What is the Significant Figures Counter?
The Significant Figures Counter tells you exactly how many significant figures (often shortened to "sig figs") a number contains and lists which individual digits are significant. Significant figures express the precision of a measurement - they are the digits that carry real, reliable information. This tool works for whole numbers, decimals, numbers written in scientific notation (like \(3.5 \times 10^3\)), and e-notation (like 3.5e3).
How to use it
Type any number into the input box and submit. You can include a decimal point, a leading minus or plus sign (it is ignored for counting), and scientific or e-notation. To force a trailing zero to be counted as the last significant figure without a decimal point, wrap that zero in square brackets to mark an overline, for example 788[0]0. The tool returns the total count and the ordered list of significant digits.
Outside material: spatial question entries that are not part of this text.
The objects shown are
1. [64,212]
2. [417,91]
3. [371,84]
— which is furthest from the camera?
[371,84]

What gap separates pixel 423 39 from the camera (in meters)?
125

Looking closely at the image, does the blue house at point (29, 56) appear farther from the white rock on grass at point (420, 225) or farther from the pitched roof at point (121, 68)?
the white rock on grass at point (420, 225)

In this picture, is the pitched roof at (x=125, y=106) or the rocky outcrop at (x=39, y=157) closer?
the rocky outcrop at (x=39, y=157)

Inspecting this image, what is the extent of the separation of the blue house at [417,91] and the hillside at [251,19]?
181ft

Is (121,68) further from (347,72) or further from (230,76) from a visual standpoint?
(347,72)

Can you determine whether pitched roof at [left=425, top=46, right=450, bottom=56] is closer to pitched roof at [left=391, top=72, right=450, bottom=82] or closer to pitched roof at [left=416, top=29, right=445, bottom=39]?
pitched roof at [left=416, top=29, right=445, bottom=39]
$$\text{Sig Figs} = \operatorname{count}\Big(\text{Number}\Big)$$The rules explained
R1 Every non-zero digit (1-9) is always significant. R2 Any zero between two significant digits is significant (e.g. 5200.38 has 6 sig figs). R3 Leading zeros are never significant (0.007 has only 1). R4 Trailing zeros are significant only when a decimal point is present (380.0 has 4, but 78800 has only 3). R5 An overlined trailing zero is treated as the last significant figure even without a decimal point. In any notation only the mantissa is examined - the power of ten never adds sig figs.
Worked example
Take 35.0056. The digits are 3, 5, 0, 0, 5, 6 and a decimal point is present. The first non-zero digit is 3 and the last is 6, so every digit between them - including the two interior zeros - is significant. The result is 6 significant figures: 3, 5, 0, 0, 5, 6.
$$\text{Sig Figs} = \operatorname{count}\Big(\text{significant digits of }\;35.0056\Big) = 6$$
FAQ
Why does 78800 only have 3 sig figs but 78800. has 5? Without a decimal point, trailing zeros are ambiguous and treated as placeholders. Adding a trailing decimal point declares them measured and therefore significant.
Does the exponent in 3.5e3 count? No. Only the mantissa (\(3.5\)) is examined, giving 2 sig figs. The power of ten is just scale.
What about leading zeros like 0.007? Leading zeros only position the decimal point; they are never significant, so 0.007 has just 1 sig fig.